I would suggest taking advantage of all the data by fitting a linear mixed effects model. This is a model that includes fixed effects and random effects. If you aggregate the data then you lose information, while if you fail to account for the probability that costs in one lane are more similar to costs in that lane than other lanes then you will obtain biased results.

To do this, you simply fit random intercepts for lane. Using the `lme4`

in R package as an example the would look like:

`lmer(cost ~ distance + (1 | lane), data = mydata) `

The lane variable is treated as random in the sense that it can be thought of as a variable for which you have more than just a few (5-10 is often mentioned as being the minimum, although there is no consensus on the matter: you have 2000 so this is not an issue at all), and each lane then has it's own intercept which varies randomly around the global intercept (which is equivalent to just "the intercept" in a model without random effects). We do this in order to control for the non-independence of observations/measures within each lane, otherwise biased results are very likely.

You can also allow the effect of distance to be different for each lane by adding random slopes:

`lmer(cost ~ distance + (distance | lane), data = mydata) `

And finally you can also allow distance to have a non-linear effect on cost by including nonlinear terms in the model equation, or using splines.

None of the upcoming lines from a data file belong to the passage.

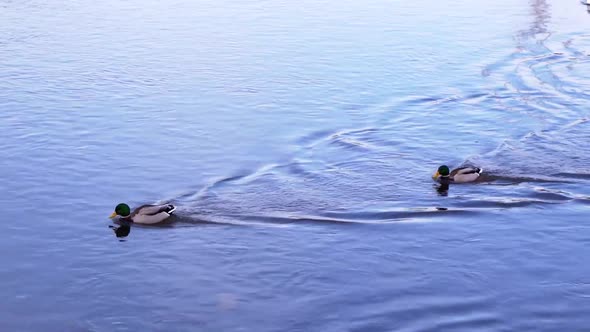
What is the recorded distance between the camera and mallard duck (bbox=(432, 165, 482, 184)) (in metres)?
16.0

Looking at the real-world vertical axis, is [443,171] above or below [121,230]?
above

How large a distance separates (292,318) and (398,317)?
1.23m

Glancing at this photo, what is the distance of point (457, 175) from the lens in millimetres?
15984

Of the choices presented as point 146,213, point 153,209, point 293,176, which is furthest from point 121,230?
point 293,176

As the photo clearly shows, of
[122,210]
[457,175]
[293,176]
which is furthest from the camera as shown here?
[293,176]

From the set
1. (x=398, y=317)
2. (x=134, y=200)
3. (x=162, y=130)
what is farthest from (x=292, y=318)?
(x=162, y=130)

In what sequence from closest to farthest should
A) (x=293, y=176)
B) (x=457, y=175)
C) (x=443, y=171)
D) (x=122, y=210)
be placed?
(x=122, y=210)
(x=457, y=175)
(x=443, y=171)
(x=293, y=176)

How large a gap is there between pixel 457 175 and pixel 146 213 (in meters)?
4.99

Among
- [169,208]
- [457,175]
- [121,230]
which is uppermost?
[169,208]

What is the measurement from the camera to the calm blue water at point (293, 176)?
12133 mm

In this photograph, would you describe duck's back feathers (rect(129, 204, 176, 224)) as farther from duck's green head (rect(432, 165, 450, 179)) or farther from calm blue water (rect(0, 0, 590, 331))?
duck's green head (rect(432, 165, 450, 179))

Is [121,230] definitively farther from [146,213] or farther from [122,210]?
[146,213]

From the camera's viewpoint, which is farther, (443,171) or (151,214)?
(443,171)

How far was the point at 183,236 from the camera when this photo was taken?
562 inches
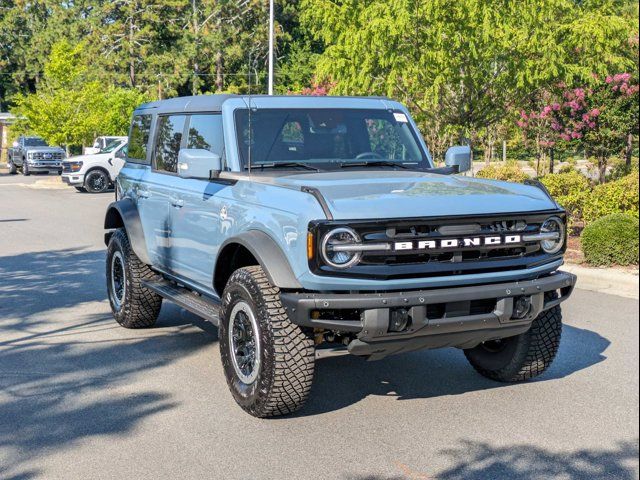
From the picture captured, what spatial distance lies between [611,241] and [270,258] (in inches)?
268

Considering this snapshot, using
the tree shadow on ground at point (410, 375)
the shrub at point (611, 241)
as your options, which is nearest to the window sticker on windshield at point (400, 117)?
the tree shadow on ground at point (410, 375)

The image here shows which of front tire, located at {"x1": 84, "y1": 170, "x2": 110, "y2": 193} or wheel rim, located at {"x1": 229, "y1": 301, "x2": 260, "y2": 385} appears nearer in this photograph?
wheel rim, located at {"x1": 229, "y1": 301, "x2": 260, "y2": 385}

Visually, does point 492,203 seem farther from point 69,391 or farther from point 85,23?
point 85,23

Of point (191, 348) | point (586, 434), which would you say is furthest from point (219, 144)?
point (586, 434)

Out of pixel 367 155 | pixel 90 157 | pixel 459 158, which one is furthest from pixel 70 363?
pixel 90 157

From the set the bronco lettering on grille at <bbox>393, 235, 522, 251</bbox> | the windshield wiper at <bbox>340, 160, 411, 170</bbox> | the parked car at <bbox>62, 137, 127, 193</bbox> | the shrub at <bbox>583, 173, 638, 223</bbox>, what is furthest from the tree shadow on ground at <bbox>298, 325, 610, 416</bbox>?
the parked car at <bbox>62, 137, 127, 193</bbox>

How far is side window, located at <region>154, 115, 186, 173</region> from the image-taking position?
283 inches

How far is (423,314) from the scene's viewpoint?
4828 mm

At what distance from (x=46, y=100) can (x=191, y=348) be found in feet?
109

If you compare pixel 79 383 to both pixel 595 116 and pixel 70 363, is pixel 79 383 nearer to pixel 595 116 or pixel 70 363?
pixel 70 363

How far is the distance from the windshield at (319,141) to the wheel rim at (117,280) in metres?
2.34

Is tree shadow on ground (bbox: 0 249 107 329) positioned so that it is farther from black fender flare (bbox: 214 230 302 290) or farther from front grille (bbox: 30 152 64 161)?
front grille (bbox: 30 152 64 161)

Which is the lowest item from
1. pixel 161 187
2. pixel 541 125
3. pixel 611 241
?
pixel 611 241

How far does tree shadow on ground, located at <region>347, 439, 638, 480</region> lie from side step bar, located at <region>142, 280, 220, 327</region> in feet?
6.49
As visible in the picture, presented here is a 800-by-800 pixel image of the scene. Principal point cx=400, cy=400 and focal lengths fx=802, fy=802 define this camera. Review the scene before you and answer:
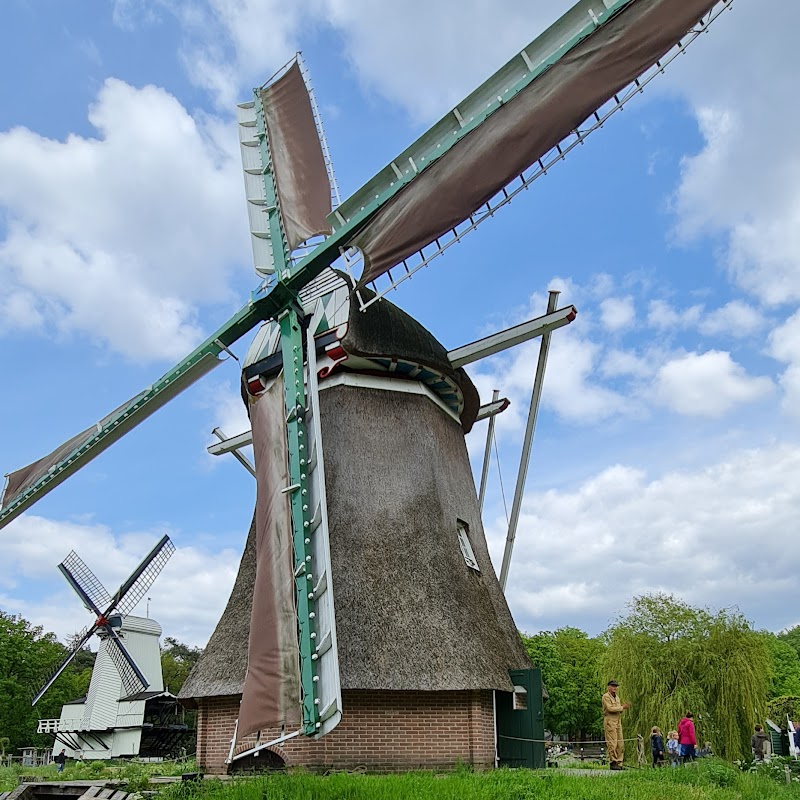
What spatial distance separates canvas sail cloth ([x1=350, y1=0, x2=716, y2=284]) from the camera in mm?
8977

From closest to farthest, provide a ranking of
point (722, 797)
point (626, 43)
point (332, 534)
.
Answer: point (722, 797) < point (626, 43) < point (332, 534)

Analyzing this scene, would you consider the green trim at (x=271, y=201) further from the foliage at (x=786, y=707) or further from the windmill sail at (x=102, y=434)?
the foliage at (x=786, y=707)

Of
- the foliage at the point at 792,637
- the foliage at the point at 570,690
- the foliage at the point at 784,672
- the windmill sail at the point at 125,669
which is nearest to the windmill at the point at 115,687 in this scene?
the windmill sail at the point at 125,669

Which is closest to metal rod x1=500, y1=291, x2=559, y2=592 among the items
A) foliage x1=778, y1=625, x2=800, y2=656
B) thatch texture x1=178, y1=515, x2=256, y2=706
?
thatch texture x1=178, y1=515, x2=256, y2=706

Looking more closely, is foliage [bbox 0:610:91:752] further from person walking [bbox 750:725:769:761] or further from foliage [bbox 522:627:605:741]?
person walking [bbox 750:725:769:761]

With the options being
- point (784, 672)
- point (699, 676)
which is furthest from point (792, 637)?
point (699, 676)

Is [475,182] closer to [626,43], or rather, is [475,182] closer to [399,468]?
[626,43]

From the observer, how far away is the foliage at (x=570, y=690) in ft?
120

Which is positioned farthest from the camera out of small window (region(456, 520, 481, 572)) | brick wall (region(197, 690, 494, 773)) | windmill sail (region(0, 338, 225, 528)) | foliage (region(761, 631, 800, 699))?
foliage (region(761, 631, 800, 699))

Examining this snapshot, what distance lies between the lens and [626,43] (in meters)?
9.05

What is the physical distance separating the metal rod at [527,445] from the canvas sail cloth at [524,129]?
10.6 feet

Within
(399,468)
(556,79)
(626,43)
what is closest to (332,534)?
(399,468)

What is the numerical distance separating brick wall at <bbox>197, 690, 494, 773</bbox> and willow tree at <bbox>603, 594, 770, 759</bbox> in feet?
29.4

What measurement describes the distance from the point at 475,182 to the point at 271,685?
6201mm
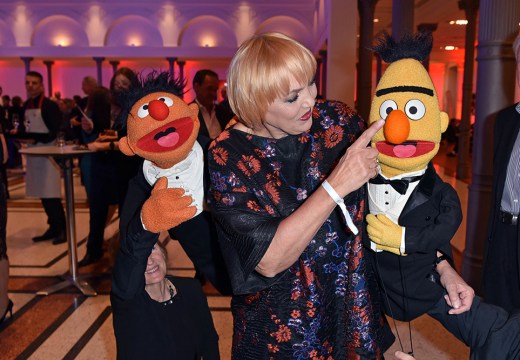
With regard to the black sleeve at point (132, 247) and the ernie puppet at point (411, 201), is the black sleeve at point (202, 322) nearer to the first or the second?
the black sleeve at point (132, 247)

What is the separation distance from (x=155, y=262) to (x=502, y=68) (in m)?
2.72

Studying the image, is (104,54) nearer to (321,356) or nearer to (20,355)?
(20,355)

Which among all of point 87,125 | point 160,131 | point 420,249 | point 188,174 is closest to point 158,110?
point 160,131

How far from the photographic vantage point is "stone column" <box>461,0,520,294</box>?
339 cm

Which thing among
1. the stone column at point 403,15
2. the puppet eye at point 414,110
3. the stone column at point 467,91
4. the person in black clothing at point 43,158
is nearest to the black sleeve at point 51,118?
the person in black clothing at point 43,158

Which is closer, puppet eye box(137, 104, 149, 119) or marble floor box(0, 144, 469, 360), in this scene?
puppet eye box(137, 104, 149, 119)

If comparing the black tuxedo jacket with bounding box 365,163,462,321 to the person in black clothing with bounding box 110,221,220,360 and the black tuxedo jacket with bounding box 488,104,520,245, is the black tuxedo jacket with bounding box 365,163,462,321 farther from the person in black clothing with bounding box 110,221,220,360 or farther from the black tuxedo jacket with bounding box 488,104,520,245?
the black tuxedo jacket with bounding box 488,104,520,245

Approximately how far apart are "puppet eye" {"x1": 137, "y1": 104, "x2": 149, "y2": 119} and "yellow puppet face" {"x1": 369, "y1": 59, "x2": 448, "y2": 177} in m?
0.63

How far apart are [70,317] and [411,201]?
9.50 feet

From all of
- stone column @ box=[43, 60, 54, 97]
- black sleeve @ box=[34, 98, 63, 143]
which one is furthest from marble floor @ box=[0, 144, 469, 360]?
stone column @ box=[43, 60, 54, 97]

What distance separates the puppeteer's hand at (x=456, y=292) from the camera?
4.33 ft

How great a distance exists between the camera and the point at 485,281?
243cm

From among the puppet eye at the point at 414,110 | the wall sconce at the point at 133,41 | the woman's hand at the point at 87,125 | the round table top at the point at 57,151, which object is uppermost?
the wall sconce at the point at 133,41

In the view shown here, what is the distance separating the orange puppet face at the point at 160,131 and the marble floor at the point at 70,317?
0.97 metres
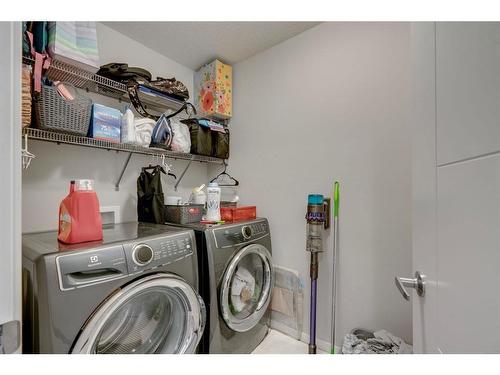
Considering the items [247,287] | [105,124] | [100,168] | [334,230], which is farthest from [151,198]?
[334,230]

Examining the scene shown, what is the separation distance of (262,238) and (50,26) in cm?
181

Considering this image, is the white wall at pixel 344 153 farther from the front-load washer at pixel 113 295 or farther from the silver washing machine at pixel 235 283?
the front-load washer at pixel 113 295

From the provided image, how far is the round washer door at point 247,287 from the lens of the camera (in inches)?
57.0

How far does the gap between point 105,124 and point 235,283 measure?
4.49 feet

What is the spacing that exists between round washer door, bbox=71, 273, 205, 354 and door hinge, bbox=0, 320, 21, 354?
45 centimetres

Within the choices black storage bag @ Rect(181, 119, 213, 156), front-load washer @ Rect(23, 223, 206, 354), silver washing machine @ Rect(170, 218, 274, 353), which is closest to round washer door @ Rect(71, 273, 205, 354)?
front-load washer @ Rect(23, 223, 206, 354)

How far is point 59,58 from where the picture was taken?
3.84 feet

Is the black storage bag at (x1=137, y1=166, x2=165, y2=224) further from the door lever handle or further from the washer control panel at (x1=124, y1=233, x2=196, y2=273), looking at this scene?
the door lever handle

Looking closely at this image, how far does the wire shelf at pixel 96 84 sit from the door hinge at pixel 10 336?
1229 millimetres

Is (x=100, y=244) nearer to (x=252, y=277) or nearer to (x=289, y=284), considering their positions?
(x=252, y=277)

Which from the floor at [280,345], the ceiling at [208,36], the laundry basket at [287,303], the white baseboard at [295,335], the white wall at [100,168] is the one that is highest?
the ceiling at [208,36]

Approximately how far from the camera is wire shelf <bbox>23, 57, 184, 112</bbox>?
1.23m

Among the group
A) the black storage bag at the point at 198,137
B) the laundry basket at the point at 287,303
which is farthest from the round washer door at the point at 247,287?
the black storage bag at the point at 198,137
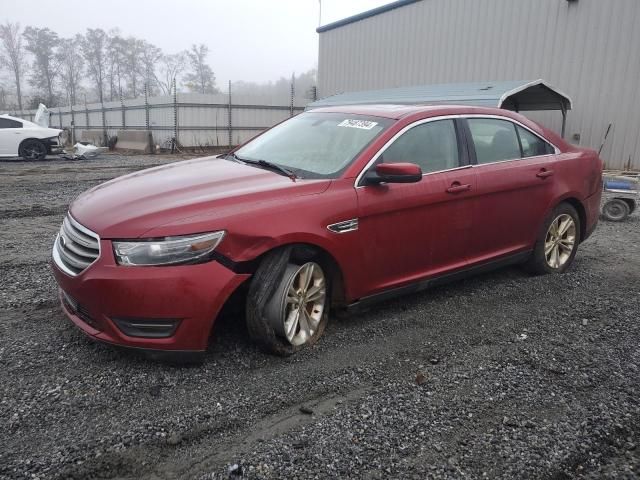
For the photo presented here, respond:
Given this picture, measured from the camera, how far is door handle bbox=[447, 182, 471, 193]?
154 inches

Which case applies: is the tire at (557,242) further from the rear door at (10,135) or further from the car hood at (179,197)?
the rear door at (10,135)

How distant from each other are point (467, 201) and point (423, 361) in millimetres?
1408

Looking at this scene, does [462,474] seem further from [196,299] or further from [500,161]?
[500,161]

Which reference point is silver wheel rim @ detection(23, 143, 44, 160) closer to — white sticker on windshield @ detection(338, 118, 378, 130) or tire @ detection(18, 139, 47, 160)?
tire @ detection(18, 139, 47, 160)

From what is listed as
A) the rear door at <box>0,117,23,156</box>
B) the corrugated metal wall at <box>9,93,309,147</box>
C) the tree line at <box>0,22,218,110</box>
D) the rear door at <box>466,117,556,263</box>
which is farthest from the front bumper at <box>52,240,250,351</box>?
the tree line at <box>0,22,218,110</box>

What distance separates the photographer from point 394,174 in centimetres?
338

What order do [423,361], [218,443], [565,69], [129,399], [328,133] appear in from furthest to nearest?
[565,69], [328,133], [423,361], [129,399], [218,443]

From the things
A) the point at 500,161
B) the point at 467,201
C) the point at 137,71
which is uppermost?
the point at 137,71

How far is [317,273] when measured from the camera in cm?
338

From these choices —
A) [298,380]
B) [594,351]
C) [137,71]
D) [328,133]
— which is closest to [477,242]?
[594,351]

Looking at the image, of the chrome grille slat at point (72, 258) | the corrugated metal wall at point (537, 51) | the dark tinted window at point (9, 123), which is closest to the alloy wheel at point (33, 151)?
the dark tinted window at point (9, 123)

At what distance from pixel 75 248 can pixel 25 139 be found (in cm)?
1604

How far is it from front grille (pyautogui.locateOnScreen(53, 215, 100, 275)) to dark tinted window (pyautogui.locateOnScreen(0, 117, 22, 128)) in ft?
51.2

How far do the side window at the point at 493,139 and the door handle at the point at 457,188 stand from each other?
34cm
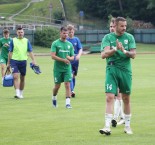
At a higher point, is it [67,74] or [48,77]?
[67,74]

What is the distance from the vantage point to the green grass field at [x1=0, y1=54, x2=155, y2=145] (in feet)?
39.3

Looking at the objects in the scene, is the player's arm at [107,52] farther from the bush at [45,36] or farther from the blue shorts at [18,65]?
the bush at [45,36]

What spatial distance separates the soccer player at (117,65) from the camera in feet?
40.5

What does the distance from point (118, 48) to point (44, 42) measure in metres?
62.6

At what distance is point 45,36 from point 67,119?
195ft

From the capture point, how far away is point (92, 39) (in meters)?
80.9

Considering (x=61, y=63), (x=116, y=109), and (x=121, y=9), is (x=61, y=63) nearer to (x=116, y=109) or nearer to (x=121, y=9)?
(x=116, y=109)

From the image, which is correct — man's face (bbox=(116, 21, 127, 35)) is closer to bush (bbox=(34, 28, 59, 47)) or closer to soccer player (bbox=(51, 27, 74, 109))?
soccer player (bbox=(51, 27, 74, 109))

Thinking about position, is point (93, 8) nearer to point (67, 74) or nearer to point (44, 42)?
point (44, 42)

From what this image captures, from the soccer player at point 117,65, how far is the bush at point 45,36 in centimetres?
6160

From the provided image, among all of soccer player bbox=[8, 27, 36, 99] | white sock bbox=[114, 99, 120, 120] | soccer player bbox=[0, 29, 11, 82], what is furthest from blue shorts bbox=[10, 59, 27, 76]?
white sock bbox=[114, 99, 120, 120]

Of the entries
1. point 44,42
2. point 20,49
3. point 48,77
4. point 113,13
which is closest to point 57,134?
point 20,49

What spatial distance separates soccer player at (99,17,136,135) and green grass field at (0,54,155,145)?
19.8 inches

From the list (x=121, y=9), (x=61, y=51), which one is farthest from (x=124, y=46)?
(x=121, y=9)
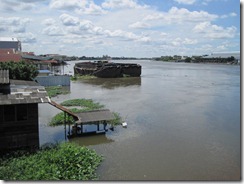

The above models will help you to understand the association between distance and cost for existing lanes, and it will also help you to understand the variation in costs by lane, and in the case of the random slopes model, to also see if the association between cost and distance differs between lanes. *However*, you say that you are interested in prediction for new lanes that have not been seen before. To get to grips with this problem, more information is needed about what the *lanes* actually are.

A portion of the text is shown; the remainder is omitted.